State of The Art is Remezcla’s weekly guide to Latin art openings in your city each week. Mingle with art admirers, collectors and casual passersby to check out these new works. And don’t forget to grab a free glass of wine…or three.___________________________
Ana de la Cueva, an artist from Guadalajara who uses embroidery and images of lines that tangle, interweave and overlap in her work, is part of a group show exploring abstraction in contemporary painting. De la Cueva’s work is often a commentary on the economic, political, and cultural relationship between Mexico and the U.S. Her work ‘La Ruta de la Bestia’ was shown in PINTA NYC’s show in 2012 and was, in my opinion, one of the most striking pieces at the fair. This group show focuses on current abstraction and its relevancy and progression since it became a well-known expression in the art world. The opening reception for this show is this Saturday, December 7th from 6 to 9pm in Williamsburg. Here is a vid of one of de La Cueva’s embroidery pieces ‘La Maquila:’Williamsburg Art & Historical Center 135 Broadway, Brooklyn, NY 11211
In Regalado’s photos, women staring straight into the camera are juxtaposed with an image of a charm. Tacones, powder boxes and wedding jewels, are some of the charms placed next to the portraits. These items are special keepsakes, treasures brought from Mexico on a migration to the U.S.. The women portrayed have all taken the arduous journey from Mexico to the U.S. at different points in their lives.
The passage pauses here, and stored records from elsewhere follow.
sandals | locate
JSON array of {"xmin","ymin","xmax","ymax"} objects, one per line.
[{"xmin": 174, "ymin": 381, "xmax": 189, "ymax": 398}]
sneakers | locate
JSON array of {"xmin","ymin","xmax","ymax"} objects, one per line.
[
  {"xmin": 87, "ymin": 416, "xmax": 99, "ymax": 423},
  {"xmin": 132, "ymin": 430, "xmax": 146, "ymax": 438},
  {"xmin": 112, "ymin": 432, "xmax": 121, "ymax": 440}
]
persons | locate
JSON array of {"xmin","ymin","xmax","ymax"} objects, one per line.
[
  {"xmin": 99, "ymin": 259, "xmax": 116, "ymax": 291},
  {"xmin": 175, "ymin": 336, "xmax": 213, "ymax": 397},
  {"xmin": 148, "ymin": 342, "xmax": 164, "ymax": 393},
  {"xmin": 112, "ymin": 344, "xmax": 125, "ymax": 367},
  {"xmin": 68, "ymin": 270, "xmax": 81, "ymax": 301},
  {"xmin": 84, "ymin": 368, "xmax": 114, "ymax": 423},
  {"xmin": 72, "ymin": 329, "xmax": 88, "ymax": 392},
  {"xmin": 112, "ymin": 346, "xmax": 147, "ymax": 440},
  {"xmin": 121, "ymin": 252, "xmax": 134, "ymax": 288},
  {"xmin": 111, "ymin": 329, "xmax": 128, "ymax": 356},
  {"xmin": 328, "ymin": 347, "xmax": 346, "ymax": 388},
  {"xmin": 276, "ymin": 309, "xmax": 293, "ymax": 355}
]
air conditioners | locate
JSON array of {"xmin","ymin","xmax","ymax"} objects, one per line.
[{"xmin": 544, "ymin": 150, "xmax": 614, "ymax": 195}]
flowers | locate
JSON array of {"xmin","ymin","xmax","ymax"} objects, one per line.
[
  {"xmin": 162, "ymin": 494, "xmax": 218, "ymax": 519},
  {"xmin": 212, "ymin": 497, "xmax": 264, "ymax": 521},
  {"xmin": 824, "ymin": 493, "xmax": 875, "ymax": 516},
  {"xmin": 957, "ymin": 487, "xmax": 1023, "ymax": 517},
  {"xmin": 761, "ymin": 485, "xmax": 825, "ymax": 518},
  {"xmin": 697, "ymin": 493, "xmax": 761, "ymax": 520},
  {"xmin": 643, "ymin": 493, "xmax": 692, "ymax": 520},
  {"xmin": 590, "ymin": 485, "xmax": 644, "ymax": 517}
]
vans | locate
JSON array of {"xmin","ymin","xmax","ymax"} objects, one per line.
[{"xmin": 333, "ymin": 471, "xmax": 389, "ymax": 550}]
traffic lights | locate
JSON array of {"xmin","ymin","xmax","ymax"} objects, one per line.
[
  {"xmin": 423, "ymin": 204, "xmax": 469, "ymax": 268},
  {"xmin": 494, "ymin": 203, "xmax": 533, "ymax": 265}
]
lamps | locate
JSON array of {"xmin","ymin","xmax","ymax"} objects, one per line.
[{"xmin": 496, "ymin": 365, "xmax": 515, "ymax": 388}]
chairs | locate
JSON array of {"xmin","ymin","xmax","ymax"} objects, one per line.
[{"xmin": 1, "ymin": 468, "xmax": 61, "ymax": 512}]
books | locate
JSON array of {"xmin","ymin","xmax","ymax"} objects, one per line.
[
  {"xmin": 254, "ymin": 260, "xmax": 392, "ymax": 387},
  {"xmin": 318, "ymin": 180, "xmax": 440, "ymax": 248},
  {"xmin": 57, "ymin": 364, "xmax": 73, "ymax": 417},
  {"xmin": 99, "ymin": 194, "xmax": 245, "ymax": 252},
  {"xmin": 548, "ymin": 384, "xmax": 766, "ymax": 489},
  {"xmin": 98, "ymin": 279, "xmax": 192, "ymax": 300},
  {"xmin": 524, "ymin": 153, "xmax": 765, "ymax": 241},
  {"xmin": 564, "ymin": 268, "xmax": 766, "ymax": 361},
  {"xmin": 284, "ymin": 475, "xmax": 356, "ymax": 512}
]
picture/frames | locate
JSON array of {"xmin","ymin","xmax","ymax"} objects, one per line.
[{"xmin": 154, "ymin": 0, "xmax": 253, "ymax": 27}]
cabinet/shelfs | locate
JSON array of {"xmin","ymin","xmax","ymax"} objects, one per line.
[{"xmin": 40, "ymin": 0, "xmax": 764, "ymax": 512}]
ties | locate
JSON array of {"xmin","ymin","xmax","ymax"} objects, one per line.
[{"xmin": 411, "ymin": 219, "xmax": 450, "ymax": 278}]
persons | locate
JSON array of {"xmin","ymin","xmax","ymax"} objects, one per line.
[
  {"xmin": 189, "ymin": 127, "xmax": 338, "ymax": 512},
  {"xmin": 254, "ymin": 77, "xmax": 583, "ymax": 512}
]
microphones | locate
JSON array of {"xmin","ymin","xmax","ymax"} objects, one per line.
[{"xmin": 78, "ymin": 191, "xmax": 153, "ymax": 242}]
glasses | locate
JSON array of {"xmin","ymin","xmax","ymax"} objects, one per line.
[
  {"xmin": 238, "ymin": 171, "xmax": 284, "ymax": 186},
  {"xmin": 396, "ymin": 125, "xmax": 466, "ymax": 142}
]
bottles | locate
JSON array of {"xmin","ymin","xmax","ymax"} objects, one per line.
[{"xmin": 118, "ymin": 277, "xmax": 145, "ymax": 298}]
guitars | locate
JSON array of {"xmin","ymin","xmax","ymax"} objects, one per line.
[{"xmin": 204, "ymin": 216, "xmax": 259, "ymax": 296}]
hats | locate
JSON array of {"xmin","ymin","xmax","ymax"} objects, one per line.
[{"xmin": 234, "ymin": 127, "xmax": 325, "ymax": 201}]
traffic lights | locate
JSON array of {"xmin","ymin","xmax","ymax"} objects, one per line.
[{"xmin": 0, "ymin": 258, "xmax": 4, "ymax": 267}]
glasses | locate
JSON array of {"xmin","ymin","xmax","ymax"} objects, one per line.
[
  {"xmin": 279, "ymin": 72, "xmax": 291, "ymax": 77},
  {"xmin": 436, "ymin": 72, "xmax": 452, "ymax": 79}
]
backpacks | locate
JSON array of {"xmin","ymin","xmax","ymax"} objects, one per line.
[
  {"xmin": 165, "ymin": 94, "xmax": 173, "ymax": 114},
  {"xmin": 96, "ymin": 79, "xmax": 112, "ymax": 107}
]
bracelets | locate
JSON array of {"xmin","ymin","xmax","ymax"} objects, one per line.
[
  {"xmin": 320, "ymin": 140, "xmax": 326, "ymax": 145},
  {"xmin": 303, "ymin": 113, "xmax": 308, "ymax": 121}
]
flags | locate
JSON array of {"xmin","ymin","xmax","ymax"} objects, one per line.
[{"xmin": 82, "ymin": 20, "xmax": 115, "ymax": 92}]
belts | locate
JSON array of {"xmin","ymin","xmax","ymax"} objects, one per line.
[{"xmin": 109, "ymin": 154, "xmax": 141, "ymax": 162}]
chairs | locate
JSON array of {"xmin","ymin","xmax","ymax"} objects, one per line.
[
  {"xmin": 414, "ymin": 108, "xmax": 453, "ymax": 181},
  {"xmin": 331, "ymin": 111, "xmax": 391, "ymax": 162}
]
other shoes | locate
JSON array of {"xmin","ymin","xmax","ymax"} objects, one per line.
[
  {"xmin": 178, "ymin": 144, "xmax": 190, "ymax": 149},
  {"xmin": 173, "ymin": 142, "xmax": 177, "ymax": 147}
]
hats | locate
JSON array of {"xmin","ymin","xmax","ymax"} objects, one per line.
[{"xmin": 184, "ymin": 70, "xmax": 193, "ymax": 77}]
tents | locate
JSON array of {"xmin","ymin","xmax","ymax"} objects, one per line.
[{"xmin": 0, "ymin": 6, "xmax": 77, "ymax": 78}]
In her work, Regalado exposes these intimate details from a life left behind. This can be a powerful re-personalizing of the immigrant’s image, one that pushes back against the societal dehumanization that immigrants often feel in our day and age. The opening for the show is this Wednesday, December 4, from 5 to 7:30pm.
571 – 575 Walton Avenue
(btwn 149 & 150th St, one block west of the Grand Concourse)
Bronx, NY 10451
Isabel De Obaldía has a solo exhibition of her modern glass metates on the Upper East Side that closes pretty soon on December 13th. A metate is a stone used in ancient Mesoamerican cultures to grind maize, grains and other seeds. However, these aren’t exactly traditional-looking stones, nor are they functional. These metates mix contemporary material and Pre-Columbian motifs like the smiling crocodile, and are exquisite in their detail. De Obaldía was raised in Panama and draws inspiration from the region’s ancient traditions and imagery. Only a few more days until it closes, so check out her beautiful expression of a semi-lost art.